甲斐優斗18得点の初スタメンと「エネルギーを出せた」の裏側
ベルギー戦でチーム最多の18得点を挙げたのが、今大会初スタメンとなった22歳の甲斐優斗です。試合後には「エネルギーを出せた」とコメントしており、主力温存の中で若手が持ち味を発揮したことが、ストレート勝ちにつながりました。
大会得点王レガースも脱帽した「エラー8」の少なさ
相手ベルギーの総得点1位(224得点)を誇るエース、フェレ・レガースが試合後、日本の少ないミスの数に脱帽するコメントを残しています。3セットを通じてわずか8エラーという堅守は、主力3人を欠いた構成であることを考えれば際立った数字です。単発の好プレーではなく、控えメンバーを含めたチーム全体で崩れなかったことが、相手のエースをも唸らせた最大の要因でした。
Q. 主力3人がベンチスタートだったのに、なぜミスが少なかったのですか?
A. 大塚達宣・宮浦健人・甲斐優斗・西本圭吾ら控え層が今大会を通じて経験を積んでおり、セッター深津英臣を中心とした連係が崩れなかったためです。特定の選手頼みではなく、チーム全体の底上げが結果に表れました。

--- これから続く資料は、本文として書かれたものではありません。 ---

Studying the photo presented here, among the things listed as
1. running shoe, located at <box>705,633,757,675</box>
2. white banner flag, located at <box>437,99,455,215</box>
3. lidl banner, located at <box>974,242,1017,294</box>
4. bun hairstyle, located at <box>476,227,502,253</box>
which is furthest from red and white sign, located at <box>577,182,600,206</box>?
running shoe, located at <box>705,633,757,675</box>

この堅守が、次に控える決勝トーナメントでの戦い方にも直結してきます。
決勝トーナメントは中国戦へ|エース石川祐希の記録と今後の展望
予選ラウンド1位通過を確定させた日本の準々決勝の相手は、開催国・中国に決まりました。中国は予選ラウンドをここまで1勝9敗の18チーム中最下位で終えており、対戦は7月29日から30日にかけて行われる予定です。
今回のベルギー戦でベンチスタートだった主将・石川祐希は、VNLの歴代通算得点ランキングで1141得点を挙げて単独1位に立つ、日本代表の大黒柱です。この試合こそ出場機会は限られましたが、控え中心のメンバーでもチームが崩れなかったことは、決勝トーナメントで石川ら3本柱がフル稼働した際の上積みを予感させます。史上初の11連勝という勢いのまま、開催国・中国との一戦に臨めるかが注目されます。
バレー日本代表11連勝のよくある質問
Q. VNL2026の決勝トーナメントはどんな形式ですか?
A. 予選ラウンドの上位チームが決勝ラウンドへ進出し、ノックアウト方式の準々決勝から優勝を争います。日本は予選1位通過を果たしており、準々決勝は開催国・中国と7月29日から30日にかけて対戦する予定です。
Q. 石川祐希はなぜベルギー戦でスタメンから外れていたのですか?
A. 故障ではなくローテーションによる温存です。同じく主力の西田有志・高橋藍とともにベンチスタートとなりましたが、控え中心のメンバーでも3-0で勝ち切っています。